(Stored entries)
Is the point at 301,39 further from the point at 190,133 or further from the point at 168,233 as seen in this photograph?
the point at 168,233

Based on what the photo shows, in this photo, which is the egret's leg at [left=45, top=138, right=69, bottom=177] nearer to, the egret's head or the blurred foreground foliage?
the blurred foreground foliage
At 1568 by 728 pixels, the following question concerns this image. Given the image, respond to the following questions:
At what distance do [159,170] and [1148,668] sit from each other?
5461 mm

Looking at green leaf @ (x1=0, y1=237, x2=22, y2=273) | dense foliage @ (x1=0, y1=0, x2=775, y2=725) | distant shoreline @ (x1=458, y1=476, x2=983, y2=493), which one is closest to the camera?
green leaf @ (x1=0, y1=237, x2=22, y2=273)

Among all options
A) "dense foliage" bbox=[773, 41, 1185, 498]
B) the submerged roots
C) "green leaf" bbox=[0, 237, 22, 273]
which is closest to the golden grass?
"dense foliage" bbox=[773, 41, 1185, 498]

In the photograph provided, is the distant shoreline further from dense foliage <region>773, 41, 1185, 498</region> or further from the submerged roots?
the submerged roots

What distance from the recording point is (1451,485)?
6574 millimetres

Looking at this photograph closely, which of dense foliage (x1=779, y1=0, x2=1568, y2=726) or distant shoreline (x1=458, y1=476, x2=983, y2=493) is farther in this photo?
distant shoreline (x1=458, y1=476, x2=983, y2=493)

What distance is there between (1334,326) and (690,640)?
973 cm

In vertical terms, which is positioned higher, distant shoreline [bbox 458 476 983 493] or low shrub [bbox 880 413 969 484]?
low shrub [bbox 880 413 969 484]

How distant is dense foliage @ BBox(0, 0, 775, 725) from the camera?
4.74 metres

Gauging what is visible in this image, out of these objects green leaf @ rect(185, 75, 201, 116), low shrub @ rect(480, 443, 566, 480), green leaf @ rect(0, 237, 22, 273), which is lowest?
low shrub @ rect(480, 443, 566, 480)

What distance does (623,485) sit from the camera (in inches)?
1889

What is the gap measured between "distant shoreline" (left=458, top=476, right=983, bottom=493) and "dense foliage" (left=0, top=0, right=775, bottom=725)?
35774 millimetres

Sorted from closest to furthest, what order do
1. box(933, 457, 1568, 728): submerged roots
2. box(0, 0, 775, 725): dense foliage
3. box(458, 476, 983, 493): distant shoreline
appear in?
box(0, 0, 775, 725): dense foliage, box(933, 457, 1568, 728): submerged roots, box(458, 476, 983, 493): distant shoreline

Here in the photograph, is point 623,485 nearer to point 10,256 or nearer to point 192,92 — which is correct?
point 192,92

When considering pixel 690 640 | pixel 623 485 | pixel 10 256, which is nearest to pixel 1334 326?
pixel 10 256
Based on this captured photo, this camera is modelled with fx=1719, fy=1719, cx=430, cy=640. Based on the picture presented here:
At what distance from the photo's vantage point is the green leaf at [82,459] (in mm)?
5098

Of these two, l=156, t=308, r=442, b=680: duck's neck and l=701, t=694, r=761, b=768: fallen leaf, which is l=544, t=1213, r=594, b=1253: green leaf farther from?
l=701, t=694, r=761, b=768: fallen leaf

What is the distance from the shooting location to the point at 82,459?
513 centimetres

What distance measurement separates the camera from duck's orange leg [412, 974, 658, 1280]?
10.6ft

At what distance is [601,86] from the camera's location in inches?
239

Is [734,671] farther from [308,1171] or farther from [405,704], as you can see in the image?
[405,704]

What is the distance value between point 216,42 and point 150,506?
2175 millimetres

Given exercise —
Reproduce the lines from the one containing "What is the distance value" through the end of the records, substituting "pixel" for "point" and leaving everything else unchanged.

Finished task —
What is the distance value between pixel 216,42 and pixel 150,506?
2175 millimetres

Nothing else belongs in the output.